WORK REQUEST 1 –
Answer these questions about the patch review, one answer per line, marked to match:
(a) Which macro does the reviewer say the open-coded logic looks very similar to?
(b) What does the reviewer suggest removing here and elsewhere in the patch?
(c) In the nf_hook call, which function does the patch put in place of vrf_output6_direct?
WORK REQUEST 2 – Repeat the part of the patch review between "I might missing" and "update the okfn.", inclusive, character for character.

PASSAGE SHOWN –
:::

I might missing something... this looks very similar to NF_HOOK_COND
but it's open-coded.

My question, could you still use NF_HOOK_COND?

        ret = NF_HOOK_COND(NFPROTO_IPV6, ..., vrf_output6_direct_finish);

just update the okfn.

> +
> +	if (likely(err == 1))

I'd suggest you remove likely() here and elsewhere in this patch.
Just let the branch predictor make its work instead of assuming that
the ruleset accepts traffic.

> +		vrf_finish_direct(skb);
> +
> +	return err;
> +}
> +
> +static int vrf_ip6_out_direct_finish(struct net *net, struct sock *sk,
> +				     struct sk_buff *skb)
> +{
> +	int err;
> +
> +	err = vrf_output6_direct(net, sk, skb);
> +	if (likely(err == 1))
> +		err = vrf_ip6_local_out(net, sk, skb);
> +
> +	return err;
>  }
>  
>  static struct sk_buff *vrf_ip6_out_direct(struct net_device *vrf_dev,
> @@ -728,18 +754,15 @@ static struct sk_buff *vrf_ip6_out_direct(struct net_device *vrf_dev,
>  	skb->dev = vrf_dev;
>  
>  	err = nf_hook(NFPROTO_IPV6, NF_INET_LOCAL_OUT, net, sk,
> -		      skb, NULL, vrf_dev, vrf_output6_direct);
> +		      skb, NULL, vrf_dev, vrf_ip6_out_direct_finish);
>  
>  	if (likely(err == 1))
>  		err = vrf_output6_direct(net, sk, skb);
>  
> -	/* reset skb device */
>  	if (likely(err == 1))
> -		nf_reset_ct(skb);
> -	else
> -		skb = NULL;
> +		return skb;
>  
> -	return skb;
> +	return NULL;
>  }
>  
>  static struct sk_buff *vrf_ip6_out(struct net_device *vrf_dev,
> @@ -919,15 +942,41 @@ static struct sk_buff *vrf_ip_out_redirect(struct net_device *vrf_dev,
>  	return skb;
>  }
>  
> +static int vrf_output_direct_finish(struct net *net, struct sock *sk,
> +				    struct sk_buff *skb)
> +{
> +	vrf_finish_direct(skb);
> +
> +	return vrf_ip_local_out(net, sk, skb);
> +}
> +
>  static int vrf_output_direct(struct net *net, struct sock *sk,
>  			     struct sk_buff *skb)

:::

RECORD SET –
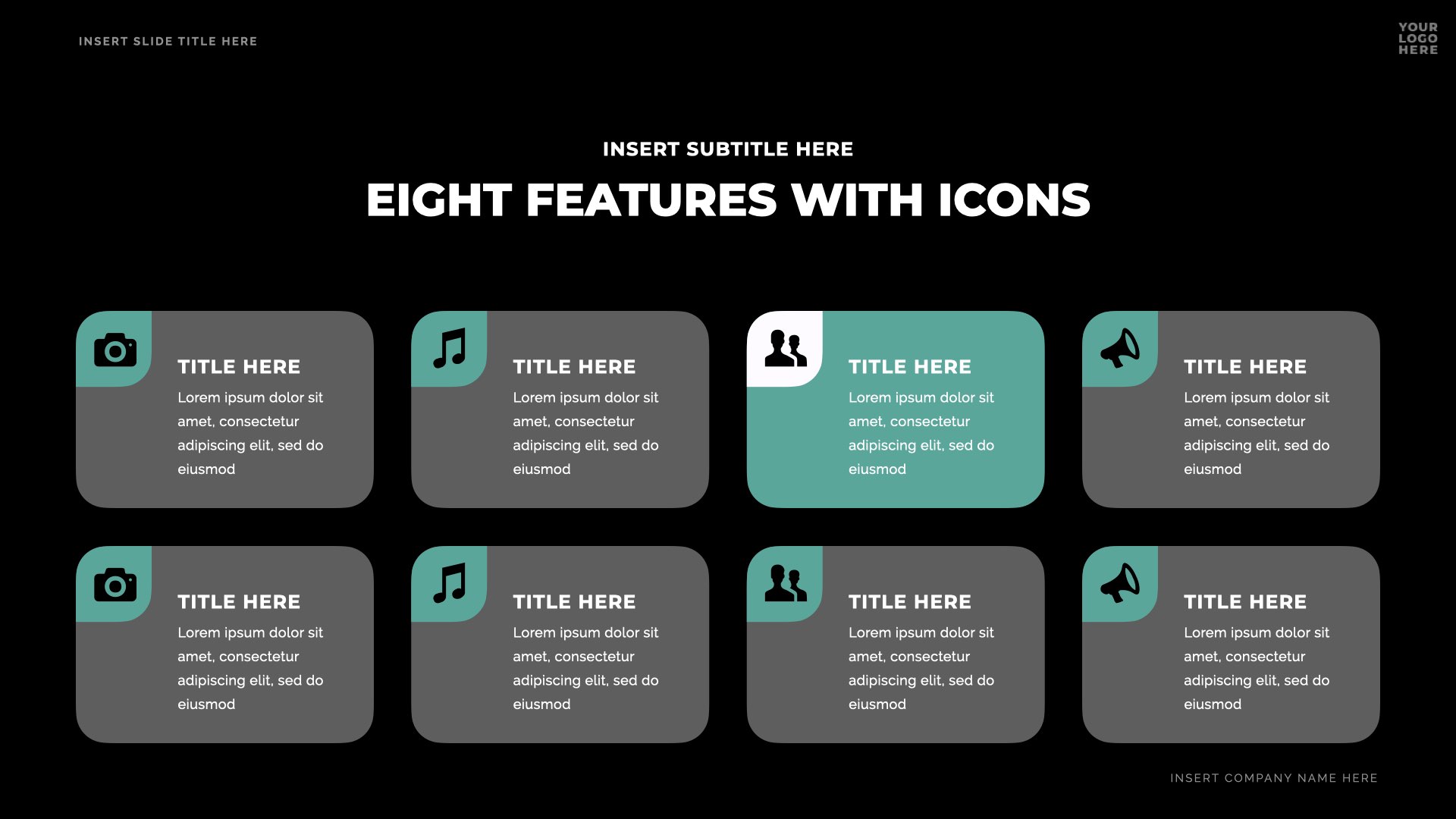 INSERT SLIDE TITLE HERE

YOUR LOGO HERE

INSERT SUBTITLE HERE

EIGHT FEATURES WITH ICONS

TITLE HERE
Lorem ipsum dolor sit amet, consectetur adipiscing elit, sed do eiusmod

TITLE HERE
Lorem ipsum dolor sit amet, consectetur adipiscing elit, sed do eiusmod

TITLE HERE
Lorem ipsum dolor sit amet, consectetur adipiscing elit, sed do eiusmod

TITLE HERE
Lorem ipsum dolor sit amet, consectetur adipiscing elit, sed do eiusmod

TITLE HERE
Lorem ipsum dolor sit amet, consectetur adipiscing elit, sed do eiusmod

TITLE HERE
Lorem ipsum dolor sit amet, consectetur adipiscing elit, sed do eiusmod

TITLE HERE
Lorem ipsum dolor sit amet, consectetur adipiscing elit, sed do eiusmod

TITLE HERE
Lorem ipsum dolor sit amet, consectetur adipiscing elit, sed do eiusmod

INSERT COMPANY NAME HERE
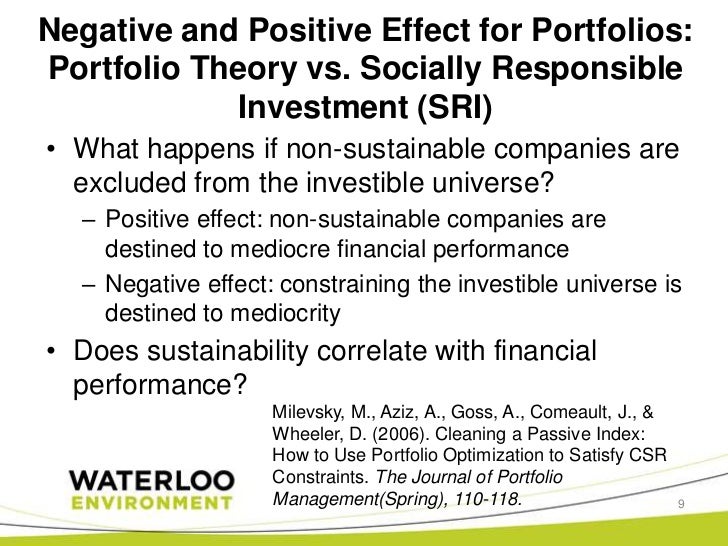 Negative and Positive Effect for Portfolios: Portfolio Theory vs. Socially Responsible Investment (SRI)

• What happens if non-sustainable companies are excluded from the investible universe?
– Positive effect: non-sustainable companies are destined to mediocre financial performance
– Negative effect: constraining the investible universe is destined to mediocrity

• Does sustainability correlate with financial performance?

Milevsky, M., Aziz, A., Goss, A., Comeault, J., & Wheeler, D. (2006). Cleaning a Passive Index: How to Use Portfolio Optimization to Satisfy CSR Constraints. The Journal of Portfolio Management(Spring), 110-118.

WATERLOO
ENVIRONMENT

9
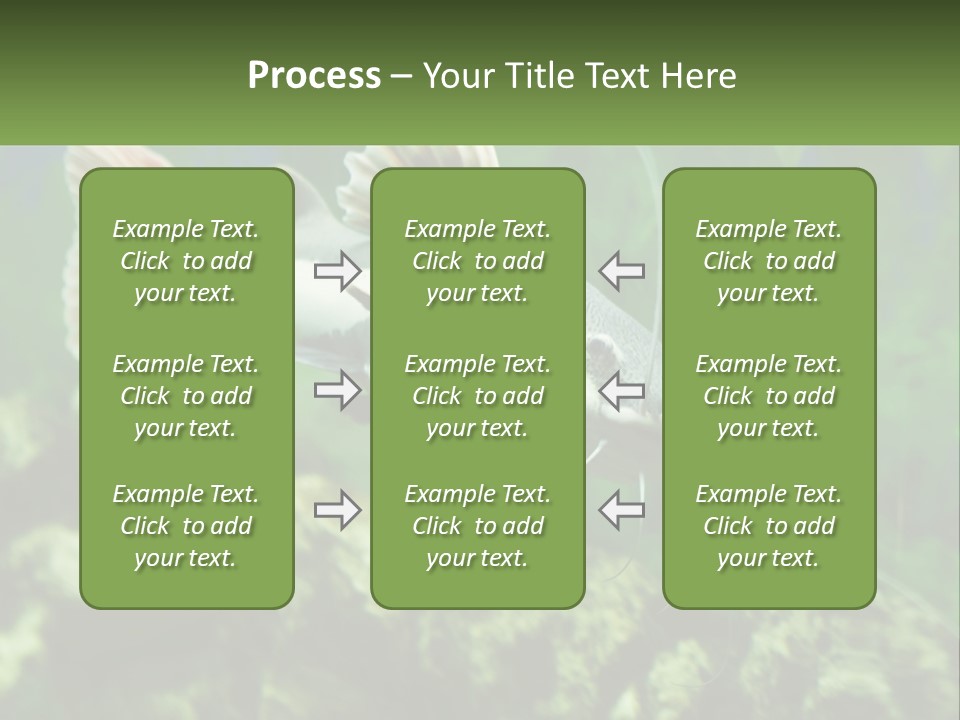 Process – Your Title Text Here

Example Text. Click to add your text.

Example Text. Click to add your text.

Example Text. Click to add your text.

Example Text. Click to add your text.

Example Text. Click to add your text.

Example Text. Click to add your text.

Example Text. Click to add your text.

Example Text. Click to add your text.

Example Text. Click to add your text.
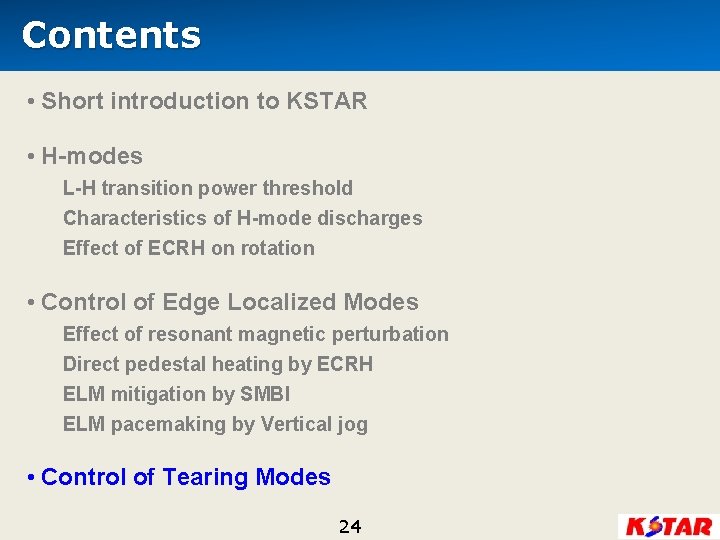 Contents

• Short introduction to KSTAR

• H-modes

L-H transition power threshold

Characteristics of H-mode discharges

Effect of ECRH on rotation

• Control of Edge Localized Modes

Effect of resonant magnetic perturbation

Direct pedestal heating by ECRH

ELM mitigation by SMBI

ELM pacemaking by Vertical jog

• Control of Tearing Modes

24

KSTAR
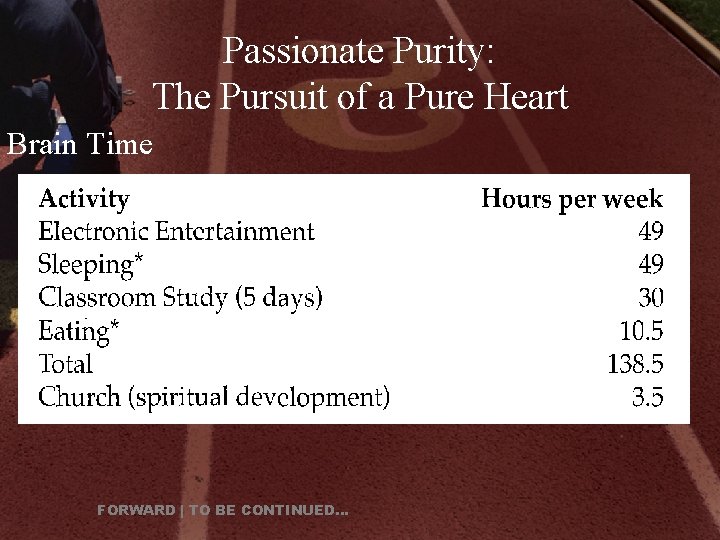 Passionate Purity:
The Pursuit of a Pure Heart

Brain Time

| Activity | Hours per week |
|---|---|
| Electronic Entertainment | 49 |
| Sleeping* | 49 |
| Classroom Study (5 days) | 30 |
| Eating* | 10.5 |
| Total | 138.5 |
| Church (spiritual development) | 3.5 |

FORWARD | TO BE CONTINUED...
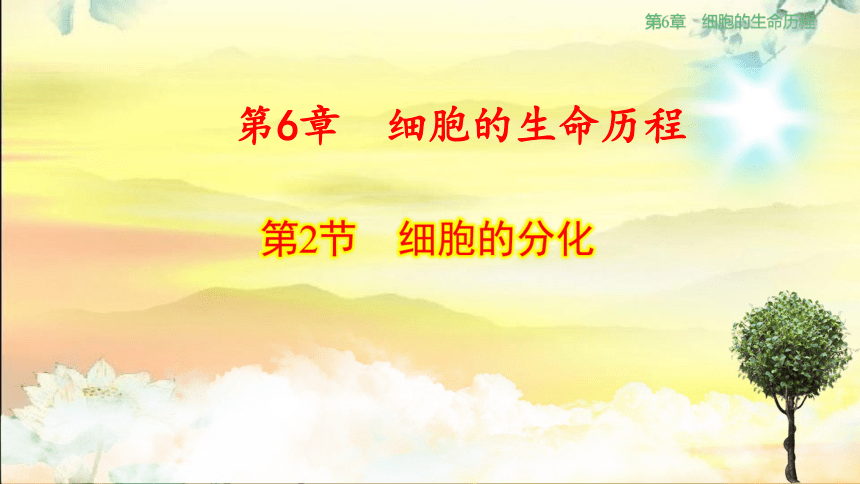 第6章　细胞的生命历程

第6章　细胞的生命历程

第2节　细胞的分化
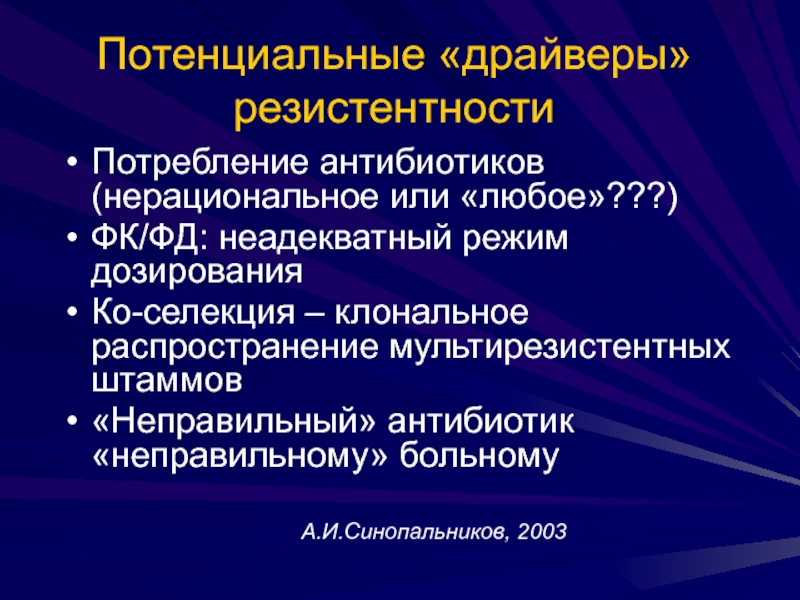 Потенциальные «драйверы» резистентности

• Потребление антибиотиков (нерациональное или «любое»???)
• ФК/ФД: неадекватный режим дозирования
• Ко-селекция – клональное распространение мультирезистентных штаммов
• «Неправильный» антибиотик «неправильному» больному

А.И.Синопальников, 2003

:::

EXPECTED OUTPUT 1 –
(a) NF_HOOK_COND
(b) likely()
(c) vrf_ip6_out_direct_finish

EXPECTED OUTPUT 2 –
I might missing something... this looks very similar to NF_HOOK_COND
but it's open-coded.

My question, could you still use NF_HOOK_COND?

        ret = NF_HOOK_COND(NFPROTO_IPV6, ..., vrf_output6_direct_finish);

just update the okfn.